日系の大手メーカーで順風満帆な日々を送っていたにもかかわらず、あっさりそれを捨て、はるかに小さなメーカーに転職した人、それが会田誠二さん(仮名)だ。
だが、年収は少なくとも200万円以上はアップしており、2000万円以上を獲得している。転職としては大成功の部類に入る。
そんな会田さんの転職の目的は、ずばりスキルアップだ。会社員の他に将来やりたいことがあるからで、前の会社に入社したのも、大企業のオペレーション手法を身に付けるためだった。だからこそ、多くのことを身に付けようと仕事は目いっぱいやった。
技術系ではあるが、自分で企画した商品を営業の課長と顧客に売り込みに行くなど、言われたことをこなした上で、自主的に動いて結果を出すのだ。それらの働きが認められ、事業部横断で行うプロジェクトチームのリーダーに指名されるなど、大きな仕事を任されるようになっていた。

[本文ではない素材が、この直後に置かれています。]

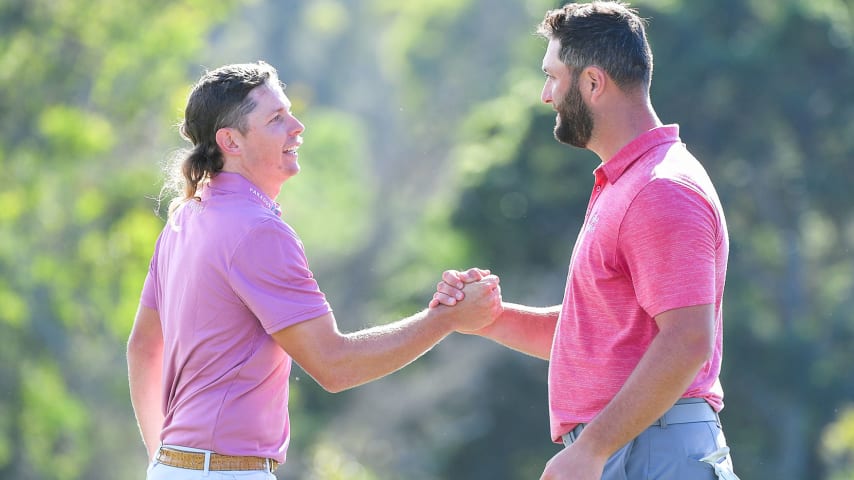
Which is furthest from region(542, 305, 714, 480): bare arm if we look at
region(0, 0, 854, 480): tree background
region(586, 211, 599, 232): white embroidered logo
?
region(0, 0, 854, 480): tree background

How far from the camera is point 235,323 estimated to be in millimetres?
3848

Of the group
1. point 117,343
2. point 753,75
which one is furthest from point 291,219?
point 753,75

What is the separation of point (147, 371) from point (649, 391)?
1.71 metres

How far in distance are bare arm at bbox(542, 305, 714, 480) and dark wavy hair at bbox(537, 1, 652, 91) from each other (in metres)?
0.78

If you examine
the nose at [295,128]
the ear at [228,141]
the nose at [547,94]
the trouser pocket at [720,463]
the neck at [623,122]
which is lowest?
the trouser pocket at [720,463]

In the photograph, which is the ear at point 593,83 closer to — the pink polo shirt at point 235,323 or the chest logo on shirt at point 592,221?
the chest logo on shirt at point 592,221

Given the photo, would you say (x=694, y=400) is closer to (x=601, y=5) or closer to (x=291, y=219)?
(x=601, y=5)

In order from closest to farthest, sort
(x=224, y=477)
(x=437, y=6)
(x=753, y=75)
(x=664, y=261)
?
(x=664, y=261) < (x=224, y=477) < (x=753, y=75) < (x=437, y=6)

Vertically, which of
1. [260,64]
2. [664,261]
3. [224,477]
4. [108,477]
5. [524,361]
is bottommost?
[108,477]

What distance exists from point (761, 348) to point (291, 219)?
12119 mm

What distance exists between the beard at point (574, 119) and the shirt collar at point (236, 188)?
90cm

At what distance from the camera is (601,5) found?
3.92 metres

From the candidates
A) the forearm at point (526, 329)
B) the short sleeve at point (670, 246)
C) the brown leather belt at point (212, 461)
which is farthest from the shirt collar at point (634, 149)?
the brown leather belt at point (212, 461)

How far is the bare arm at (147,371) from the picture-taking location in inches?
169
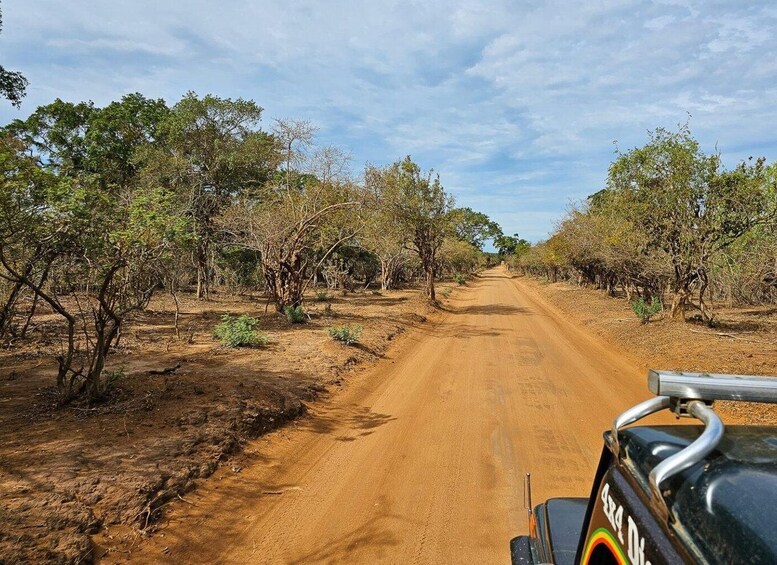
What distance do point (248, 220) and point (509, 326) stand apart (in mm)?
10480

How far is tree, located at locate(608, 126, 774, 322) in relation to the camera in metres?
12.9

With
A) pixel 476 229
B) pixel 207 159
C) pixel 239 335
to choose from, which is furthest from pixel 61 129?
pixel 476 229

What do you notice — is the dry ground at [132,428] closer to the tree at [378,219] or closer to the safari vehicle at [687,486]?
the safari vehicle at [687,486]

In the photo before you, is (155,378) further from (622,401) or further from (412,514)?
(622,401)

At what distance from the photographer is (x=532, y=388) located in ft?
28.0

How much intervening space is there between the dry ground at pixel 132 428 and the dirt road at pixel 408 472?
0.32 m

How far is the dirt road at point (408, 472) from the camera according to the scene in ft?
12.5

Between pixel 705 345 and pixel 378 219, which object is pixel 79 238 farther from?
pixel 378 219

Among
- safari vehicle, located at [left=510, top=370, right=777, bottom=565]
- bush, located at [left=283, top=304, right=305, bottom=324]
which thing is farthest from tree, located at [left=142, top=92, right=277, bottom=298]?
safari vehicle, located at [left=510, top=370, right=777, bottom=565]

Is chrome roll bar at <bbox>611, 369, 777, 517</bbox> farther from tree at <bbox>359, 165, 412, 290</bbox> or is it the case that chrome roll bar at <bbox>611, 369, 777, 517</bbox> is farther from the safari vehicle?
tree at <bbox>359, 165, 412, 290</bbox>

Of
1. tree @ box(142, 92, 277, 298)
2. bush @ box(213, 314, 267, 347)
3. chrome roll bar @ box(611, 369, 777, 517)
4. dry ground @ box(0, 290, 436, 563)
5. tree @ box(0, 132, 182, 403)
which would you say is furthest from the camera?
tree @ box(142, 92, 277, 298)

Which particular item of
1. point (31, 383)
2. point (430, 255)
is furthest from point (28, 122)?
point (31, 383)

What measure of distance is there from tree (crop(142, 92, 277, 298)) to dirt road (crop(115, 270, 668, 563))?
17959mm

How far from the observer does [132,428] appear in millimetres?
5422
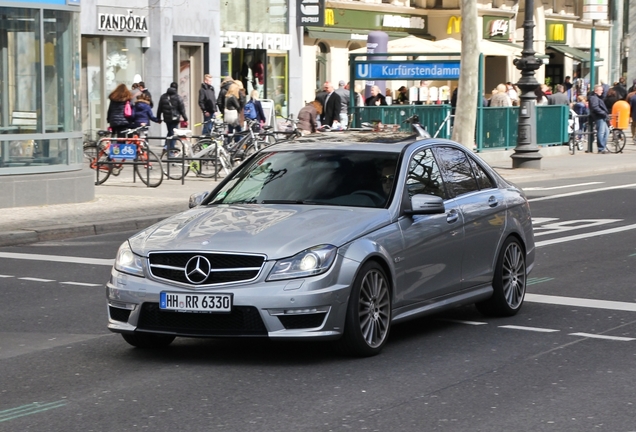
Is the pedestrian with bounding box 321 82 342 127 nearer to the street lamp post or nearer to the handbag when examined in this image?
the handbag

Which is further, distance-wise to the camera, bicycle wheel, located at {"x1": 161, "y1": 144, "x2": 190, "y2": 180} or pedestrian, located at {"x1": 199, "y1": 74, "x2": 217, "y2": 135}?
pedestrian, located at {"x1": 199, "y1": 74, "x2": 217, "y2": 135}

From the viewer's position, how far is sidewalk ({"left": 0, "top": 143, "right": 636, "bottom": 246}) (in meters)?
16.6

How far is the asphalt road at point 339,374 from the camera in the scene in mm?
6699

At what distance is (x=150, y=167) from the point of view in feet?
77.3

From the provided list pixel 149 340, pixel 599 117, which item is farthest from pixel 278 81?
pixel 149 340

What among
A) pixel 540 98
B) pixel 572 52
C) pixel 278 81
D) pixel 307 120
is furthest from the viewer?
pixel 572 52

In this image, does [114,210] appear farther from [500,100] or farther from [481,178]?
[500,100]

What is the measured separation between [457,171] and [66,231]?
8.10 metres

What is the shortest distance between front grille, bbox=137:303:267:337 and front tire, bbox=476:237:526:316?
2640mm

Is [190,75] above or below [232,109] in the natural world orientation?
above

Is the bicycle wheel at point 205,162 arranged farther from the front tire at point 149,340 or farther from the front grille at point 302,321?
the front grille at point 302,321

そしてあるとき、海外子会社の社長に抜擢される。年齢からいって、本社に戻ってくるのは50歳を過ぎてからと思われた。将来の夢のため、転職はいつも頭の片隅にあったし、実際、会社を辞めてもやっていける自信はあった。とはいえ、その年齢では「仕事が限られる可能性がある」。
そこで自身に課したのが、まずは海外子会社で社長として働き、自分のことを何も知らない人でも採用したくなるような、数値的に圧倒的な説得力を持つ実績を出すことだった。結局、リーマンショックによる世界経済の混迷で一時は赤字に転落するも、立て直しに奔走。結果、過去最高益をたたき出し、わずか数年で本社に舞い戻った。
ただ、実際、転職の引き金を引いたのは、本社に戻ってからの仕事への幻滅だった。「それなりの立場は用意されたが、下手すると子会社の社長をしていたときよりレベルの低い仕事をしなければならなかった」。